* [WORK TO COMPLETE]:
(A) Which sentences in the earnings call remarks contain the words "I think"? Quote each one in full.
(B) Could you pick up the earnings call remarks after their final sentence and carry them on in the same speaker's voice?

* [EXTRACT TO READ]:
◆ ◆ ◆ ◆

Mark Okerstrom -- Chief Executive Officer and President

Thanks, Justin. Listen, I think OTAs in this cycle in terms of what we saw during the last slowdown, I think we continue to be in a good spot. I think we are much larger than we have been historically, and therefore, our importance as a channel is more significant. What we've seen in past cycles is that corporate and meetings business starts to essentially get shrunk essentially as corporates start to tighten the belt.

And that ends up creating more of a spot market in our channel where our partners are able to discount and, in many cases, discount in more opaque ways either through our Hotwire product or through our packages product, so that ultimately, they can offer incredible deals to our customers in a way that doesn't undermine their overall pricing structure. I think that continues to be a big opportunity for us. I don't think that we're necessarily at that point in the cycle yet. You continue to see occupancy rates continue to be pretty healthy for us and healthy for the overall industry.

◆ ◆ ◆ ◆

* [DATA PROVIDED]:
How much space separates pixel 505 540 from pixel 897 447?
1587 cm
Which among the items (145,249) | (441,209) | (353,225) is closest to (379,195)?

◆ ◆ ◆ ◆

* [TASK RESULTS]:
(A)
- "Listen, I think OTAs in this cycle in terms of what we saw during the last slowdown, I think we continue to be in a good spot."
- "I think we are much larger than we have been historically, and therefore, our importance as a channel is more significant."
- "I think that continues to be a big opportunity for us."

(B)
So I think if we were going to see it, it's a bit earlier. I would also say that in terms of our position in a downturn, we have introduced a bunch of new products that help our -- particularly our lodging partners target customers more effectively in a way that goes beyond just traditional discounting. Our Travelads product, for example, is a product that is more of a sponsored listings product, which allows our lodging partners to get demand in a really targeted way when they need it. And that's just significantly more sophisticated today than it was in the prior year, so I think represents an opportunity.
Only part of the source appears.